We consider the facts in a light most favorable to plaintiff. Bill was injured in a fall in February 2005, and while in the hospital was diagnosed with renal disease and other medical issues.
On February 23, 2007, plaintiff filed a complaint against John Boyd Construction & Equipment Company, Inc. (Boyd), John Does 1–10, ABC Businesses 1–10, and XYZ Corporations 1–10, seeking damages related to the fall Bill suffered.
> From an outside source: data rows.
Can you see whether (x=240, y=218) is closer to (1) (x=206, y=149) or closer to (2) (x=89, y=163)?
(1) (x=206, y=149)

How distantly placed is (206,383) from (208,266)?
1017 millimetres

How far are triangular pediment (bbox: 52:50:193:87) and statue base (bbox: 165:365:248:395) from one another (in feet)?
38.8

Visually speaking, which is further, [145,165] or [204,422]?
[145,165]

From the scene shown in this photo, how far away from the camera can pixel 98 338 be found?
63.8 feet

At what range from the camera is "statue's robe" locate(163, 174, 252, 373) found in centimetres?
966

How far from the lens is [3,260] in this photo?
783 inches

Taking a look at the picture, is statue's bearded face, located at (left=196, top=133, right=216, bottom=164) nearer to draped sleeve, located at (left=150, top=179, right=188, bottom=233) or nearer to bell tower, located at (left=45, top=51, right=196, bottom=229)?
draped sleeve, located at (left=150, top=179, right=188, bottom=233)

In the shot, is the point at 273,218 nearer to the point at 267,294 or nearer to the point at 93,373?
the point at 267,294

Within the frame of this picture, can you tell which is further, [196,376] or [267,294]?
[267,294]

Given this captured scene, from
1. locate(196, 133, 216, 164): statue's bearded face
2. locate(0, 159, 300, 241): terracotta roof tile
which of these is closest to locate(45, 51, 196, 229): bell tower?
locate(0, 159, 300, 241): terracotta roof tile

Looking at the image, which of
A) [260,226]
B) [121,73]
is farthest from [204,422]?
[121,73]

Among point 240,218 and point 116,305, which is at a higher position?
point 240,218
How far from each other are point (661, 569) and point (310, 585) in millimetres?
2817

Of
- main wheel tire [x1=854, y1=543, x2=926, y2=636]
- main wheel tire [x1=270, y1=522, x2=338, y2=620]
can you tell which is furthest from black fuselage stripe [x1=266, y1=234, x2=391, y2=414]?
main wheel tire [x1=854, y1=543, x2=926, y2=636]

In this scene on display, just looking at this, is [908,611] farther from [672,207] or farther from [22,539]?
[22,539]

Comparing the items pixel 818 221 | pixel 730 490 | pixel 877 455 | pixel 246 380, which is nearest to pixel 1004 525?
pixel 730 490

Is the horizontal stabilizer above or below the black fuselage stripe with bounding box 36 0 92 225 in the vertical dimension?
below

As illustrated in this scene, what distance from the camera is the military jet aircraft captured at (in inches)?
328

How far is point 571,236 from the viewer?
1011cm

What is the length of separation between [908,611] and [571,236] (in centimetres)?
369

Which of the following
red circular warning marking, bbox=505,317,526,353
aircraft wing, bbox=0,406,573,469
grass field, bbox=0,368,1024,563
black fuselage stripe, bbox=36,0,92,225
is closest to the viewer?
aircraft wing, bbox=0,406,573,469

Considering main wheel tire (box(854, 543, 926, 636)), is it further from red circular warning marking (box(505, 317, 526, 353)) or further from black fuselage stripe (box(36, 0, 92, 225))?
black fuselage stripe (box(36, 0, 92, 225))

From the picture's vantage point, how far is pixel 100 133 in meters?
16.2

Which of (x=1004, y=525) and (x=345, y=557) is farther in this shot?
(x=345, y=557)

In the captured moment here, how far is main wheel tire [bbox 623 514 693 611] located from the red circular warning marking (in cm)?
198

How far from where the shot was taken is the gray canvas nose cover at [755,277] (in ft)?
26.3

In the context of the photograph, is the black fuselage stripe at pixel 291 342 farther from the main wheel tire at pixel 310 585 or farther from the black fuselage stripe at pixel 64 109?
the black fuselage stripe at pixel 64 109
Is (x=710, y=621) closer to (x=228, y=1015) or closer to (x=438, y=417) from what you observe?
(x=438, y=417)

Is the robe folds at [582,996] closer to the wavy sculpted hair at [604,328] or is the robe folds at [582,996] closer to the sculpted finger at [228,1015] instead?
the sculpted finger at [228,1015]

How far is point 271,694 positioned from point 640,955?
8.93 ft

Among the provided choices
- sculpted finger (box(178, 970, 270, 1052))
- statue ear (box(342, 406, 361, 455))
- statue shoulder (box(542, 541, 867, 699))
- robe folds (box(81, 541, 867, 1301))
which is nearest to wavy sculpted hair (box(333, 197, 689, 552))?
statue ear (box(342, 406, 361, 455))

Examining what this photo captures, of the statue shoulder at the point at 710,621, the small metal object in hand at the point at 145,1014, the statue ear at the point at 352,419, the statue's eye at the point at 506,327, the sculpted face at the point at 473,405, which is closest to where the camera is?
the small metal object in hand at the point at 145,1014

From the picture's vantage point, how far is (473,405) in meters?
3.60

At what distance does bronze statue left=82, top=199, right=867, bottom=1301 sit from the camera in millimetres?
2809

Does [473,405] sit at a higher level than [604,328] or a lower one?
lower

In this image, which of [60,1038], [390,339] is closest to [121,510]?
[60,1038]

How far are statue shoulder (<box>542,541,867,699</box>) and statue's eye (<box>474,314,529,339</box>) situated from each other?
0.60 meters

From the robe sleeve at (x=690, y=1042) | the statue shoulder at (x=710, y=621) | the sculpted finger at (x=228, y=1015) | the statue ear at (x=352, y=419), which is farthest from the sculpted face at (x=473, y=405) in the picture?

On March 12, 2008, plaintiff voluntarily dismissed the complaint without prejudice, with the stipulation that the complaint could be re-filed out of time, and that defendants agreed to waive statute of limitations and laches defenses.
Plaintiff then filed a second complaint on March 25, 2008, alleging medical malpractice against defendants Ziad Abbud, M.D., Dionisio Cruz, M.D., Indira Bollampally, M.D., and Ira M. Strauss, M.D., as well as fictitious defendants. An amended complaint was filed on October 3, 2008, adding Virendra Patel, M.D., as a defendant. A second amended complaint was filed on March 3, 2009, to add American Heart Center, P.A. as a defendant, and to replace Vinendra Patel with Vinishkumar Patel. A third amended complaint was filed on March 5, 2010, to add Christine Desantis, Conde Chat, Muhammed S. Huq, M.D., Avais Masud, M.D., Beverly J. Demchuk, M.D., and Huq, Cruz, Strauss, & Masud M.D., P.A. as defendants.
The claims against Bollampally were dismissed with prejudice pursuant to a January 23, 2009 order.1 The claims against Boyd were settled and dismissed with prejudice on May 16, 2009. Abbud was granted summary judgment without opposition on June 25, 2011. Chat and Desantis were never served, and these claims were administratively dismissed. None of these defendants are parties to the appeal.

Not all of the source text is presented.